■ Selected excerpt:
- Opening Delimiter -
Is flying an issue for your child with autism? Are you concerned about navigating through the airport and not having the help needed for a successful trip? If so, I have some wonderful information to share with you that may change the way that you and your family travel!
My boys recently had the opportunity to participate in a program at Hartsfield-Jackson International Airport called, “Navigating through the Airport.” It was started by Delta Airlines employees, Sandra Smith and Maren Vargas, to help children with autism become familiar with air travel.
The tour was lots of fun and lasted about 2 hours. The boys went through security, rode the underground train to their gate and boarded a Delta Airlines jet. They also had a chance to play in the new sensory room at the airport.
Four other families participated, along with the children of some of the airlines staff. All of the Delta representatives helping with the tour had a personal connection with autism through a family member or friend. I found them to be sincere and very helpful.
Tips for Parents
Captain Erich Ries, father of a son with autism, shared tips on how to prepare our children for airline travel. He is a seasoned pilot and has flown with his son hundreds of times. Here are a few of his tips:
- Show your child the date of your trip on a calendar and help them countdown the days.
- Take advantage of the TSA Cares program (see further down for information on that).
- Allow your child to pack and carry their own bag with a few of their favorite things. Make sure the bag is small enough to fit under the seat in front of them. This will make it easier to access during the flight.
- Check-in to your flight online or by using an app. Also, check your luggage with the skycap to avoid waiting in long lines.
- Check as much of your belongings as possible so that you can have your hands free to take care of your child.
- A window seat close to the front can help your child with anxiety.
- If your child is sensitive to noise, avoid getting a seat by the wings. If it is unavoidable, try noise canceling headphones to block out the noise.
- Let the flight crew know that your child has autism. Share with them ways in which they can help.
- If your child has a meltdown in flight, press your call light and let the flight attendant know what is going on so that assistance can be provided.
It was obvious that Captain Ries is very passionate about making sure that air travel is achievable for parents of children with autism. He even brought his son with him to help demonstrate the appropriate size for luggage and possible items to bring for entertainment.
Next came the boarding process…
An Unexpected Surprise
My oldest son became very anxious when he realized that he was actually going to board a plane. We persuaded him to get on and sit down after several minutes of explaining that the plane would not take off. Despite being seated, he continued to cry and show great anxiety. He had a bad experience with turbulence on a flight many years ago and hasn’t flown since.
- Closing Delimiter -
■ Extracted information:
- Opening Delimiter -
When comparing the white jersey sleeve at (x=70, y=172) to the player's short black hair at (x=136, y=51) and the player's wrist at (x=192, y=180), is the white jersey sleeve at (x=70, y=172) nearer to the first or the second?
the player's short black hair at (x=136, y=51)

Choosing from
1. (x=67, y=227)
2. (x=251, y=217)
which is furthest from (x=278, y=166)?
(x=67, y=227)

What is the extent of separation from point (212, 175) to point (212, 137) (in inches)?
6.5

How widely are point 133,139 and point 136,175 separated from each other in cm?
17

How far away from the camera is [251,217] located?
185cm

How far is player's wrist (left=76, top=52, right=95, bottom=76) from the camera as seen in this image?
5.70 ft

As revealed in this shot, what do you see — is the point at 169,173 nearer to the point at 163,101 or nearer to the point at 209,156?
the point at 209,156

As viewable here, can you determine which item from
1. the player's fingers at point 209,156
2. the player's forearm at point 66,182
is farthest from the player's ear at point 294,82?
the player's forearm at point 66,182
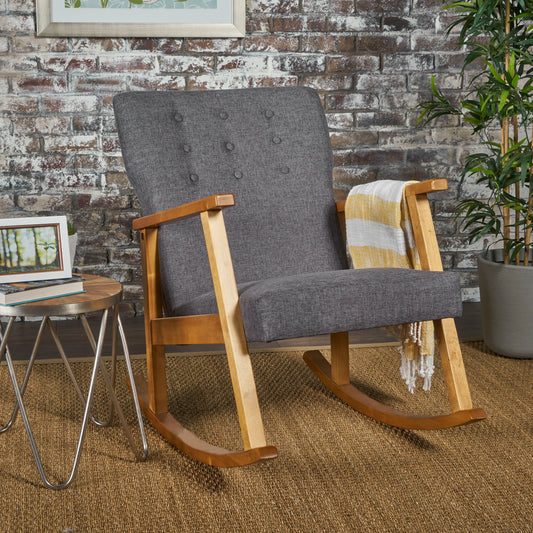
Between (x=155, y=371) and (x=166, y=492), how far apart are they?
38 centimetres

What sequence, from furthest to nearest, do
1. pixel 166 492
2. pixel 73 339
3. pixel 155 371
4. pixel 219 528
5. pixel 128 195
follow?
pixel 128 195 < pixel 73 339 < pixel 155 371 < pixel 166 492 < pixel 219 528

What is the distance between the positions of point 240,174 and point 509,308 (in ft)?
3.42

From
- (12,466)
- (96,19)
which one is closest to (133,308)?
(96,19)

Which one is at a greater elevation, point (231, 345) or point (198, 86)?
point (198, 86)

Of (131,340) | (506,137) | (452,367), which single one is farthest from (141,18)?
(452,367)

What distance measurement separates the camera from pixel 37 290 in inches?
55.3

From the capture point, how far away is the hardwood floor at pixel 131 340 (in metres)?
2.41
- Closing Delimiter -
■ What you need to do:
**1.** Answer each question from the autism air-travel text, one line per question:
(a) Who started the "Navigating through the Airport" program?
(b) About how long did the tour last?
(c) What should parents do if their child is sensitive to noise?
**2.** Go on with the autism air-travel text, picking up after its final sentence.

■ Exercise responses:
**1.**
(a) Sandra Smith and Maren Vargas, who are Delta Airlines employees.
(b) About 2 hours.
(c) Avoid a seat by the wings and, if that cannot be avoided, use noise canceling headphones to block out the noise.

**2.**
Another child on the tour had a service dog. He brought the dog over to my son, trying to help. At first, my son refused to touch the dog. But this service dog knew just what to do! He slowly went up to my son and put his head near my son’s lap. I started to pet the dog because I could feel myself getting anxious and overwhelmed too. My husband was starting to think that we needed to take our son off the plane because he was so upset. But I didn’t want him to miss out on what was ahead and figured that we needed to give him a little more time to calm down. My son is usually afraid of dogs. So imagine our surprise when he actually started petting the dog?! He began to talk to the dog about being scared of flying on the plane. After a few minutes, he calmed down and was able to take part in the rest of the tour!
This experience opened my eyes to the benefits of service dogs for children with autism. I never even considered it to be an option for my family, but now I can clearly see the benefit!
Perks for Participants
Delicious snacks were offered to the children after they boarded the plane. In addition, each child had a chance to sit in the cockpit and wear Captain Ries’ hat. The children received kiddie wings and a Delta Airlines coloring book. Parents were given a social story to prepare their child for air travel. Parents also received information on several resources for special needs air travel.
Did you know about TSA Cares? I never heard of it until a TSA representative told us about it on the tour.
The TSA Cares help line is available for travelers with disabilities and medical conditions. You can call 1-855-787-2227 with any questions that you may have regarding screening procedures. You can also request a Passenger Support Specialist. Be sure to call 72 hours before your trip for specific information. The hours are Monday through Friday from 8:00am – 11:00pm EST. Help is also available on weekends and holidays from 9:00am – 8:00pm EST. You can also send an email to TSA-ContactCenter@tsa.dhs.gov for more information.
I highly recommend this program with no reservations. It was a great experience that the boys will remember for a long time. Besides, how many children can say that they had a chance to sit in the cockpit of a Delta 767 with an airline captain’s hat on?
If a program like this is not available in your area, talk to someone at your local airport and see how you can get one started. Tell them about other airports that are doing this, such as the airports listed here. You can also ask for an individual tour to give your child a chance to practice for the big day. If needed, ask for someone to assist you on your day of travel from the moment you arrive to the moment that you board the plane. Many airports provide this service, but you have to request it.